确认节点中 node exporter 是否存在。
absent(up{job="node-exporter", instance="127.0.0.1:9100"})
6.abs、ceil、floor
abs() 绝对值
ceil() 向上取整
floor() 向下取整
7.label_replace
动态标签替换
label_replace(node_boot_time_seconds{instance="10.13.1.10:9100"},"node","$1","instance","(.*):9100")
label_replace(up, "host", "$1", "instance", "(.*):.*")
label_replace(apisix_http_status,"path","$0","matched_uri",".*")
8.label_join
label_join(up{job="api-server",src1="a",src2="b",src3="c"}, "foo", ",", "src1", "src2", "src3")
9.time
当前时间戳
(time()-node_boot_time_seconds)/60/60/24
10.group_right/group_left
a * on (foo, bar) b
a * ignoring (baz) b
a * on (foo, bar) group_left(baz) b
kube_node_info * on (node) group_right() kube_node_status_condition{condition="Ready",status="true"} * on (node) group_right() label_replace(node_boot_time_seconds,"node","$1","instance","(.*):9100")

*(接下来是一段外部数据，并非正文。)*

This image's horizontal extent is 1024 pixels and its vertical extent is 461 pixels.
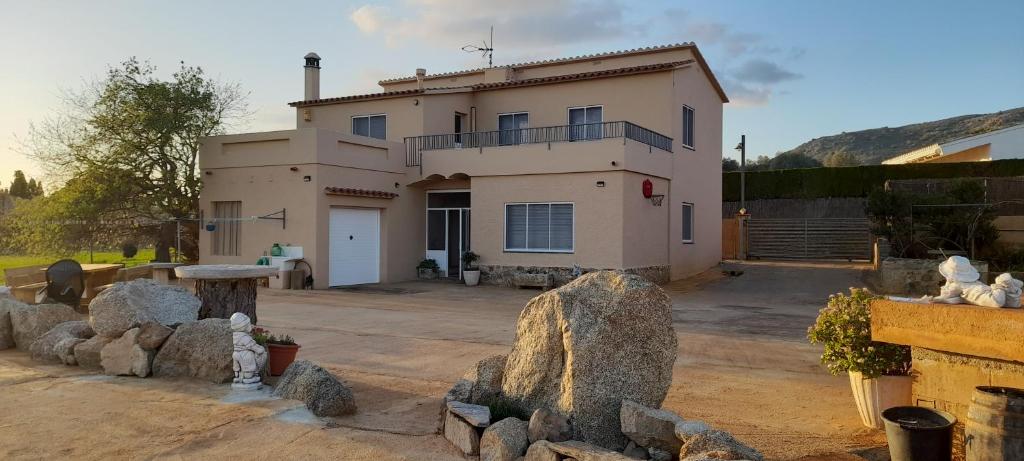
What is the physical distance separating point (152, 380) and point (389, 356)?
2.68m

(sum(label_replace(label_replace(apisix_http_status,"host","$0","matched_host",".*"),"path","$0","matched_uri",".*")) by (code,path,host)) * on (host,path) group_left(service_name,ingress,namespace,service_port) (kube_ingress_path)
(sum(label_replace(label_replace(apisix_http_status,"host","$0","matched_host",".*"),"path","$1","matched_uri","(/[^/.]*).*")) by (code,path,host)) * on (host,path) group_left(service_name,ingress,namespace,service_port) (kube_ingress_path)
(sum(label_replace(apisix_http_status{code!="200"}, "host", "$0", "matched_host", ".*")) by (host) * on (host) group_left(ingress,namespace,path,service_name,service_port) kube_ingress_path{service_name="httpbin"}) -
(sum(label_replace(apisix_http_status{code!="200"} offset 15s, "host", "$0", "matched_host", ".*")) by (host) * on (host) group_left(ingress,namespace,path,service_name,service_port) kube_ingress_path{service_name="httpbin"})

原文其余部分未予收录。